When an accident occurs outside a business on a walkway, it can be initially difficult to tell who is responsible for a walkway when there are hazards. A recent Appeals Court case, Halbach v. Normandy (15-P-1500), discusses how liability is determined when the sidewalk right outside a business actually belongs to the city or another property owner. In this case, the injured man suffered serious injuries after he fell on uneven pavement outside a parking garage.  The sidewalk was public property. The building was maintained by a separate group, which the injured man alleged was responsible for repairing the sidewalk or warning pedestrians of any hazard.

The managing company moved to dismiss, and the trial court granted it. To prove negligence occurred, one must show that a duty existed under the law. Under premises liability case law, the owner or manager of a business must use reasonable care to protect guests from harm. However, the scope of the duty created only extends to areas for which the business is actually responsible. The lower court ruled in this case that the managing company did not owe a duty to the injured pedestrian. The appellate court looked at whether the lower court was correct in its determination and also addressed whether the scope of the duty should be extended.

→ **Problem set**
a) Please rewrite the passage on sidewalk liability from "When an accident" to "of any hazard.", substituting "footpath" for "walkway".
b) According to the passage on sidewalk liability, where did the injured man fall?

→ **Records supplied**
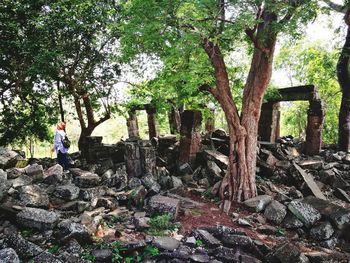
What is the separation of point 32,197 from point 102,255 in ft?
7.56

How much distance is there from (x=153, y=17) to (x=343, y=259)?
19.6 ft

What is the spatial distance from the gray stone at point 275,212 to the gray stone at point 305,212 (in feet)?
0.66

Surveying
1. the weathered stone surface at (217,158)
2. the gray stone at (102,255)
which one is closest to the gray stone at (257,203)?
the weathered stone surface at (217,158)

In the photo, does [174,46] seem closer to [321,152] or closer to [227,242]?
[227,242]

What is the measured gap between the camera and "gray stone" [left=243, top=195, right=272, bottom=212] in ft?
24.7

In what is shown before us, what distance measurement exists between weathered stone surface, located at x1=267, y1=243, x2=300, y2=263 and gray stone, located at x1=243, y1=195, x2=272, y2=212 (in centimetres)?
234

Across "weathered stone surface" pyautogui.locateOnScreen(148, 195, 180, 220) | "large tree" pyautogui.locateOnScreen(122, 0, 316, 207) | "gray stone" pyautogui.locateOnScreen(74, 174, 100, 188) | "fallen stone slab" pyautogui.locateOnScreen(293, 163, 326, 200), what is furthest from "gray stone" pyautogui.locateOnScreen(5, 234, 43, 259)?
"fallen stone slab" pyautogui.locateOnScreen(293, 163, 326, 200)

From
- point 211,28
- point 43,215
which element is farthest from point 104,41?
point 43,215

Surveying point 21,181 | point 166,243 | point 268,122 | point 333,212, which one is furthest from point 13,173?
point 268,122

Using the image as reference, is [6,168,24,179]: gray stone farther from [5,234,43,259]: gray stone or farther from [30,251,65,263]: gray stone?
[30,251,65,263]: gray stone

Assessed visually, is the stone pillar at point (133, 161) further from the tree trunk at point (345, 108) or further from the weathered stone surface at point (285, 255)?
the tree trunk at point (345, 108)

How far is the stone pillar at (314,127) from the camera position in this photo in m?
11.3

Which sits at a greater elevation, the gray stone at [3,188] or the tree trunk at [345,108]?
the tree trunk at [345,108]

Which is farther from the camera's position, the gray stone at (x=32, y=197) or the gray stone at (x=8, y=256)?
the gray stone at (x=32, y=197)
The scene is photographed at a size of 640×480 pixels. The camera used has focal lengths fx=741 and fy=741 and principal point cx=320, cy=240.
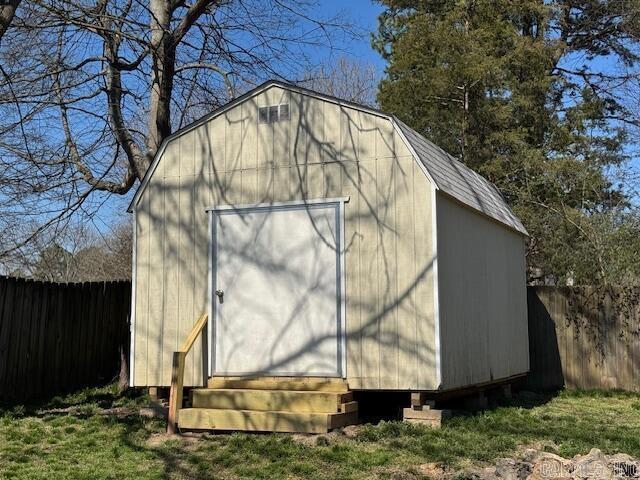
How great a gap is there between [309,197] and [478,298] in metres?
2.58

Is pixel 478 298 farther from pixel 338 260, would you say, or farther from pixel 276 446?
pixel 276 446

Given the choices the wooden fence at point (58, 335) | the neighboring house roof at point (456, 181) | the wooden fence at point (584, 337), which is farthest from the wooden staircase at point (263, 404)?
the wooden fence at point (584, 337)

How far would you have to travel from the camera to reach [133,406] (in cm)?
970

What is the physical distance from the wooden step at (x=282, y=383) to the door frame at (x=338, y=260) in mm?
94

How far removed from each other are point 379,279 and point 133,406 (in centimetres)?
398

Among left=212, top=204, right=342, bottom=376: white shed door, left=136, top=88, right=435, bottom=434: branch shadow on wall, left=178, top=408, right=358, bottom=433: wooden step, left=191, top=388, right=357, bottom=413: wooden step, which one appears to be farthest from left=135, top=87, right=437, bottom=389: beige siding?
left=178, top=408, right=358, bottom=433: wooden step

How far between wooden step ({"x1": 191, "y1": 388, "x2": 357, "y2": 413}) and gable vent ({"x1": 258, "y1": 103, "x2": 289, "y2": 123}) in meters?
3.08

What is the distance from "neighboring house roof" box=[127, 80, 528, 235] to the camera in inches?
316

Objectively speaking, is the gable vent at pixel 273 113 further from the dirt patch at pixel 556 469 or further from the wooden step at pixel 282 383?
the dirt patch at pixel 556 469

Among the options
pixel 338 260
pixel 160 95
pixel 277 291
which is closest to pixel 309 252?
pixel 338 260

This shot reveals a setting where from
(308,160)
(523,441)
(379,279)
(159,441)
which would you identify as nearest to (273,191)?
(308,160)

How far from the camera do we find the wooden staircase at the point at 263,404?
7258 millimetres

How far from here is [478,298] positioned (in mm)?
9227

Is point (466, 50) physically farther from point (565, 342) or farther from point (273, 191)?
point (273, 191)
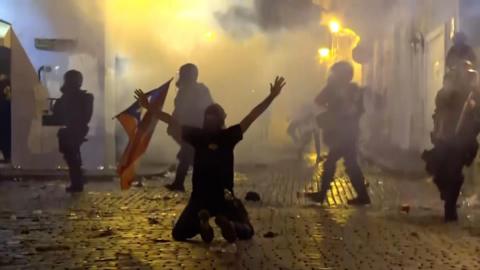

→ **Set of answers**
a)
When an accident occurs outside a business on a footpath, it can be initially difficult to tell who is responsible for a footpath when there are hazards. A recent Appeals Court case, Halbach v. Normandy (15-P-1500), discusses how liability is determined when the sidewalk right outside a business actually belongs to the city or another property owner. In this case, the injured man suffered serious injuries after he fell on uneven pavement outside a parking garage.  The sidewalk was public property. The building was maintained by a separate group, which the injured man alleged was responsible for repairing the sidewalk or warning pedestrians of any hazard.

b) On uneven pavement outside a parking garage.